Tracing automotive bloodlines: Gizmag goes exploring at Dutton Garage
The pace of automotive development is so fast that it's easy to forget that every generation has its own supercar heroes. The cream of today's technologically advanced automotive crop would not exist without the supercars of the past – cars that took risks with crazy styling, innovative technology and a desire to go faster than anyone else had gone before. We recently spent an afternoon at Dutton Garage in Melbourne, Australia, slaking our supercar thirst and tracking down some of the cars that really moved the game on when they were first launched.
We're pretty familiar with the brands that lead the way in automotive design today, but there are plenty of once renowned marques that have faded into history. Exhibit A is this Hispano-Suiza H6C "Short Chassis". Built in 1924, it packs an 8.0-liter inline six that makes about 145 kW (195 hp) under its massive hood. These "Monzas" were designed to race in the Targa Florio and then be driven home.
Of course, the modern supercar is a different kind of beast. It's no longer a pure racer with little consideration for road use, instead it's a designed to act as a fashion statement that also happens to go really quickly.
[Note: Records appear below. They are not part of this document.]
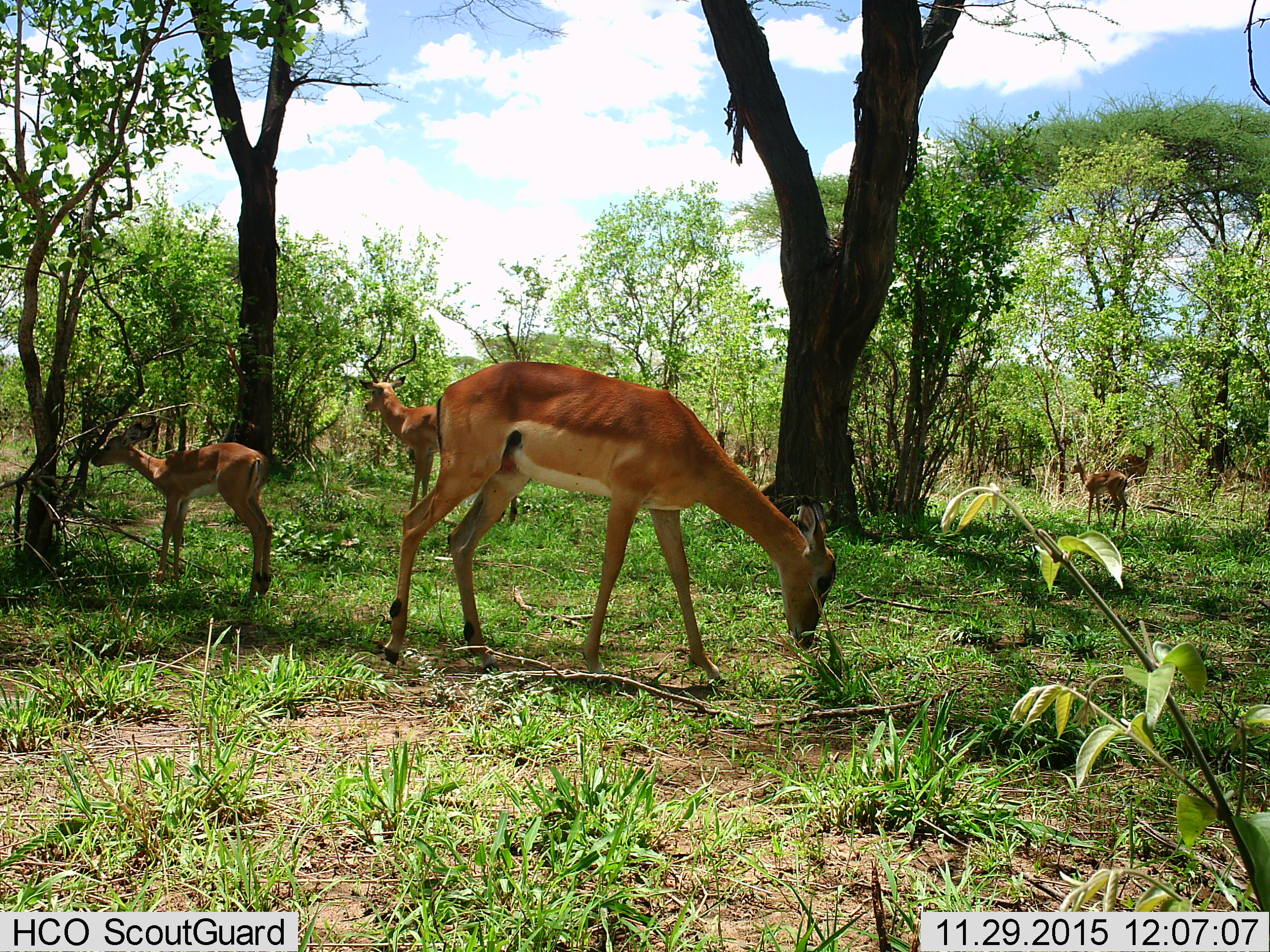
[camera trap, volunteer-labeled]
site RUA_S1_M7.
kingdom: Animalia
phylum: Chordata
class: Mammalia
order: Artiodactyla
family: Bovidae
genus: Aepyceros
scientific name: Aepyceros melampus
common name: impala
Impala (Aepyceros melampus), count 5. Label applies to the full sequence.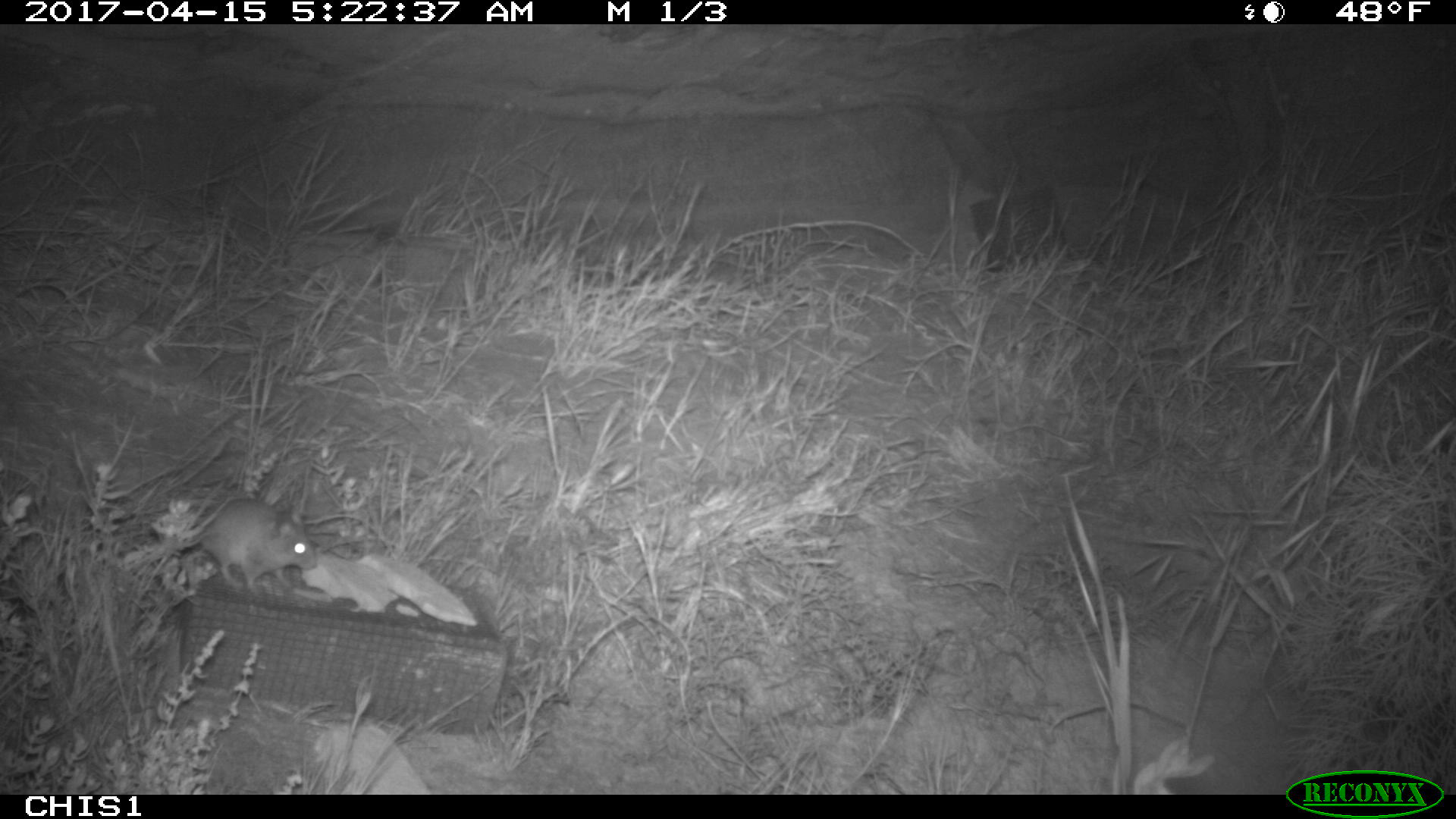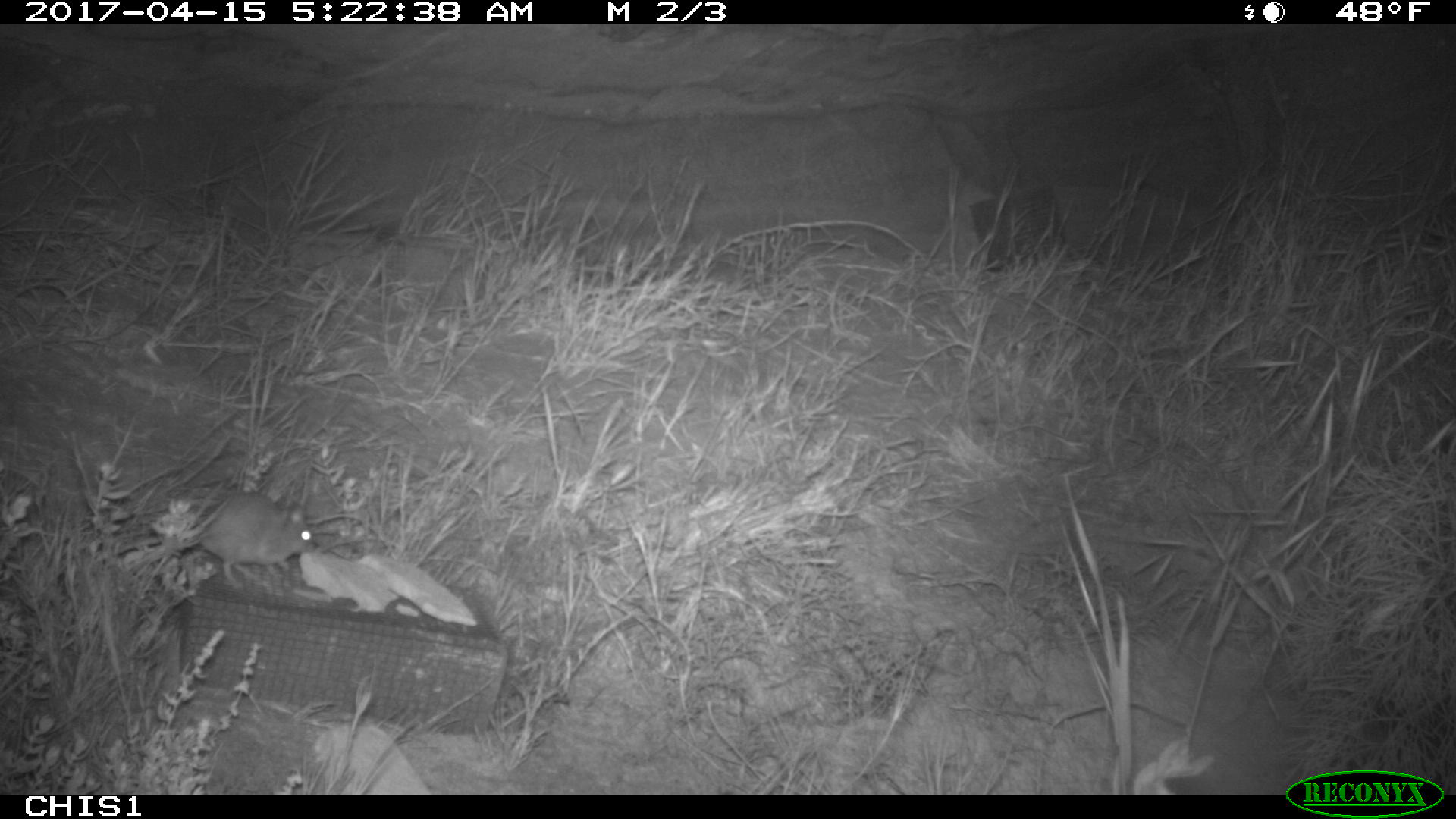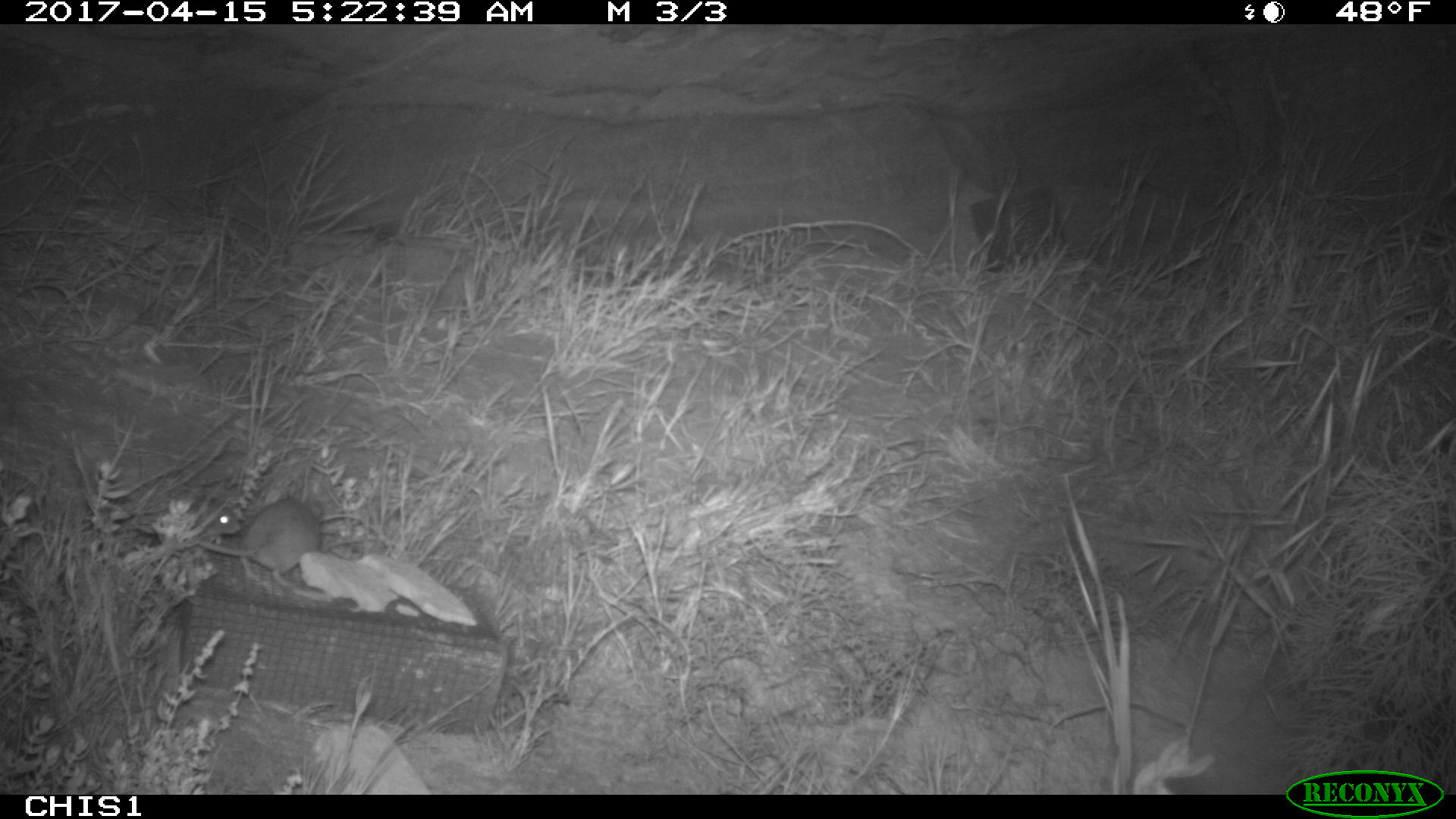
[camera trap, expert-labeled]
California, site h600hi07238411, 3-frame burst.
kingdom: Animalia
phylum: Chordata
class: Mammalia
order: Rodentia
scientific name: Rodentia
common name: rodent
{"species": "rodent (Rodentia)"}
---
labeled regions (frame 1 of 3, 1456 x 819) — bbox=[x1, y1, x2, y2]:
rodent: bbox=[181, 499, 317, 592]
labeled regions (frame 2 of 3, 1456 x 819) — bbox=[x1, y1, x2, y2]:
rodent: bbox=[90, 490, 315, 585]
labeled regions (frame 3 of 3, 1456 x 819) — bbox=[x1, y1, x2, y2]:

This Lamborghini Miura is a prime example. With a 4.9-liter V12 lurking under the rear deck, it could hit 100 km/h (62 mph) in 6.7 seconds on its way to a 280 km/h top speed, making it the fastest car in the world back at its 1966 launch.
Of course, none of that mattered to Leslie "Twiggy" Lawson when she bought the car pictured above. Legendary test driver Valentino Balboni personally delivered the car, which is finished with a special orange stripe down the middle.
With those beautiful Bertone-designed curves and a sonorous soundtrack, it didn't really matter how the Miura handled.
Exclusivity is key when it comes to supercars, as is technology that moves the game on. The Ferrari F50, described by Ferrari President Luca di Montzemolo as "the first and last Formula One car with two seats," did both those things.
The Formula One connection began with the car's 4.7-liter V12, which began service in the Ferrari 641 that Alain Prost drove in his famous battle with Ayrton Senna. The engine was bored out from its original 3.5-liter capacity and Ferrari worked to improve its drivability, but for the most part the F50's motor made few concessions to road driving.
That means that the engine's 383 kW (513 hp) comes at 8,000 rpm, while the 470 Nm peak torque comes at 6,500 rpm. Compared to today's hypercars, with their incredible hybrid-boosted power figures, that might not sound particularly impressive, but it was still enough to shoot the F50 to 100 km/h (62 mph) in just 3.7 seconds.
It's not just hybrid power that's missing from the F50's mix. Every element of the car's design is decidedly old school, from the high revving naturally aspirated engine to the beautiful open-gate gearshift and F1 style carbon tub, to the spartan but immaculately finished cabin.
Just 349 F50s were built, which means it's rarer than an F40, Enzo or LaFerrari. It's also considerably uglier than any of them, but that doesn't mean there isn't a certain allure to the F50.
Another highlight in our wanderings through the garage was this Porsche 911 Sport Classic. It's a collection of the best bits from Porsche's past, like the whale tail spoiler and special Fuchs alloy wheels harking back to the legendary 1973 911 RS 2.7 Sport.
Inside, there's more retro-themed design, including seats trimmed in a special weave to mirror the tartan trim from old 911s.
It's not a case of all show no go with the Sport Classic though, because with lowered suspension and a limited slip differential, all 250 911 SC's handle and stop better than their more common stablemates.